▶ **TASKS FOR THIS EXERCISE**
1/ Transcribe everything in the nursing home hospice passage below, from "Although the vast" down to "at survey time.".
2/ According to the nursing home hospice passage below, what share of the facilities surveyed by Parker-Oliver and Bickel had no hospice contract?

*** Opening EXTRACT ***

Other challenges in providing high-quality long-term care include high staff turnover, staffing shortages, and lack of available hospice teams. Parker-Oliver17 found that the high turnover rate in nursing home staff created communication and coordination problems with the hospice plans of care. Miller et al18 reported that inadequate staff and staff turnover adversely affects the continuity of care and, in turn, the quality of end-of-life care. These effects are more prevalent in nursing homes than in other care settings. 
Although the vast majority of nursing homes have access to rehabilitation services, not all have hospice contracts. Parker-Oliver and Bickel19 noted that almost 20% of facilities that they surveyed did not have a hospice contract. At least one nursing home administrator did not contract with hospice for fear that the facility would encounter difficulty at survey time. 
Hanson et al20 found that nursing home administrators' attitudes towards hospice may influence its availability for their residents. Nursing home administrators with two or fewer hospice enrollees in the preceding 3 months were three times more likely to indicate that nursing homes were able to provide good care for dying residents and their families without the use of hospice than those administrators with three or more hospice enrollees (37% vs 11%). Despite fewer enrollees, 59% of this cohort indicated that hospice improves quality of care. The study by Hanson and colleagues20 suggests that those nursing home administrators with positive attitudes toward hospice were associated with greater use of hospice by residents in their facilities.

*** Closing EXTRACT ***
*** Opening GIVEN DATA ***

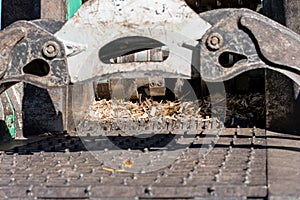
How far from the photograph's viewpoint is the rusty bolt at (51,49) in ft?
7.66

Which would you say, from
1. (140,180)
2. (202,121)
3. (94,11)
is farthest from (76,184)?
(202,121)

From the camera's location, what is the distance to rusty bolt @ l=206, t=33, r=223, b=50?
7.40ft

*** Closing GIVEN DATA ***
*** Opening GIVEN DATA ***

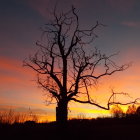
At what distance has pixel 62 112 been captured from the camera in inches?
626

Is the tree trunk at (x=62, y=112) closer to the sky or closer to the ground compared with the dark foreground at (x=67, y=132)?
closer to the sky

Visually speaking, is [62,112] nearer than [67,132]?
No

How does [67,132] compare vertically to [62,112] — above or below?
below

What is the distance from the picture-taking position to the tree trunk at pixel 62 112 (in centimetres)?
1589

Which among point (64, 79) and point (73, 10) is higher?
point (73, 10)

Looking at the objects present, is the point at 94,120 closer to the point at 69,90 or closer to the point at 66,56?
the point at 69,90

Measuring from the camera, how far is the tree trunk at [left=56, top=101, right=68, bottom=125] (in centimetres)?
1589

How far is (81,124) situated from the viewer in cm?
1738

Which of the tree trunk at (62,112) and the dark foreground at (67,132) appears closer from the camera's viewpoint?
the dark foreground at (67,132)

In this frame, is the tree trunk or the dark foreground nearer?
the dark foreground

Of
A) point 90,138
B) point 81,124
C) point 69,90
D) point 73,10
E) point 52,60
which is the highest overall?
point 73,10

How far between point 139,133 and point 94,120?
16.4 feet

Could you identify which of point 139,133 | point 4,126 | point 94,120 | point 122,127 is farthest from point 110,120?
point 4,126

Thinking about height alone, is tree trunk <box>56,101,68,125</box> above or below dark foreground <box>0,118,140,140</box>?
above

*** Closing GIVEN DATA ***

▶ **WRITTEN ANSWERS**
1/
Although the vast majority of nursing homes have access to rehabilitation services, not all have hospice contracts. Parker-Oliver and Bickel19 noted that almost 20% of facilities that they surveyed did not have a hospice contract. At least one nursing home administrator did not contract with hospice for fear that the facility would encounter difficulty at survey time.

2/ Almost 20%.